The assignment is worth 100 points. There are 13 questions. You should have the following packages installed:
library(tidyverse)
library(patchwork)
library(fixest)
library(ggplot2)
library(broom)
library(fixest)In this problem set you will replicate some results from the paper “Do Workers Work More if Wages Are High? Evidence from a Randomized Field Experiment” (Fehr and Goette, AER 2007).
[Q1] Recall the taxi cab studies where reference dependence is studied using observational data. What can an experimental study do that an observational study can’t?
An experimental study allows for the random assignment of treatment to the subjects. Since random assignment is the best way to eliminate endogeneity within a model, the results generated by these experiments are seen as more accurate.
[Q2] Summarize the field experiment design.
Employees of a Swiss messenger company were split into two randomly assorted groups, A and B, based on employee numbers. Group A received a ~25% pay increase (treatment) for four weeks in September 2000, while employees of Group B received their regular salary (control).
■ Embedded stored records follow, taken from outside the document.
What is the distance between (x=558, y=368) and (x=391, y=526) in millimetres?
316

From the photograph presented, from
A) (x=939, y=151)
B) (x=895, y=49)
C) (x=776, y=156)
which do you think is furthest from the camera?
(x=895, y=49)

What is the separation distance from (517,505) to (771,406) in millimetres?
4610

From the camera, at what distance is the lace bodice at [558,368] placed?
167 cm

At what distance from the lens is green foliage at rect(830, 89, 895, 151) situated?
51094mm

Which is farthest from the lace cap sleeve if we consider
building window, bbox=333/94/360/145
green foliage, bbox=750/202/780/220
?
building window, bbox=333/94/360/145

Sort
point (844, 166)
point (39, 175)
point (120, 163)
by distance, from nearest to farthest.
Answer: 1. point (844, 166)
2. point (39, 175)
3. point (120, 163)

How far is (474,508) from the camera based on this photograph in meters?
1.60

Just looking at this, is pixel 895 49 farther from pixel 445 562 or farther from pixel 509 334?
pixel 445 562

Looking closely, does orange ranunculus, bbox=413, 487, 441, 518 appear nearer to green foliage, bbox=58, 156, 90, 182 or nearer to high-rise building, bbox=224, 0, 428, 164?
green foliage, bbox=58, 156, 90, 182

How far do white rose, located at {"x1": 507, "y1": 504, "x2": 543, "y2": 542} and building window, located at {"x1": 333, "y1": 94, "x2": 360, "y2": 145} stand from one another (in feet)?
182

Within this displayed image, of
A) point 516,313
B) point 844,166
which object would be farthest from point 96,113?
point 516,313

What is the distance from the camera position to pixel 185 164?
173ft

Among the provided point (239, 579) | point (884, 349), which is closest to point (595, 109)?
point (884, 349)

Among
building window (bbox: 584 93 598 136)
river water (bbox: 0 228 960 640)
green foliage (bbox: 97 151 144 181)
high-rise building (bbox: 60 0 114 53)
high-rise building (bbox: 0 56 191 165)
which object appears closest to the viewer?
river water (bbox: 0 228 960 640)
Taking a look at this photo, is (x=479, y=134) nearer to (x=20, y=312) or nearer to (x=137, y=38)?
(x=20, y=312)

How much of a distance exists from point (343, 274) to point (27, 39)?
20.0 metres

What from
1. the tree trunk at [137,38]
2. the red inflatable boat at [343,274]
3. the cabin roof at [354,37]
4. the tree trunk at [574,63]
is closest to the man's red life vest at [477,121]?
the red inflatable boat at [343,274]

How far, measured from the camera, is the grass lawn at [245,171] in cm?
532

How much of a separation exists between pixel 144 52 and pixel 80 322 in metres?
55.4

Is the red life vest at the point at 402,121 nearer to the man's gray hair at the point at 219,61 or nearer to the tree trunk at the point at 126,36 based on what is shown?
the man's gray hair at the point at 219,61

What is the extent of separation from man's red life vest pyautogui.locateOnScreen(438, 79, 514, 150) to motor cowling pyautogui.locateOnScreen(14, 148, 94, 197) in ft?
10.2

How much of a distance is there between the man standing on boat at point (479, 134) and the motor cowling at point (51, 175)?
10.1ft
After the four weeks, the groups switched roles, with group B receiving the treatment for four weeks in November 2000 and group A returning to receiving its standard salary. None of the test subjects withdrew from the experiment over the two data collecting periods, which eliminates a potential source of bias; similar to randomized control drug trials, if a person did drop out, we would have to find out why to assure result accuracy. The messengers did not know the purpose of the study, eliminating potential result manipulation; for example, if the subjects were to know the relationship between effort and salary was being studied, they may have tried harder in hopes of creating favorable results and an argument for pay incentives down the line. Finally, all subjects received their bonuses at the end of the experimental period (December 2000) to make sure that each group faced comparable budget constraints.
[Q3] Summarize the main results of the field experiment. Distinguish between hours and effort.
The paper has found that the treatment has a statistically significant impact on wages. According to the results from the messengers participating in the experiment, individuals who were given the salary boost made, on average, 1,033.6 CHF more compared to the non-treated group, cetris paribus.
Furthermore, the paper found that the treatment had a statistically significant impact on shifts worked. From the messengers participating in the experiment, on average, during the treatment period, individuals who were given the salary bump worked 3.99 shifts more compared to the non-treated group, cetris paribus.
The results then investigate the impact of the treatment on average hourly earnings, finding that the treatment leads to an approximate six percent decrease in hourly earnings compared to the untreated groups.
Since we know that the treatment increases both hours worked and wages but decreases hourly earnings, the results demonstrate a fall in effort caused by the treatment.
Use theme_classic() for all plots.
For this section please use dailycorrs.csv.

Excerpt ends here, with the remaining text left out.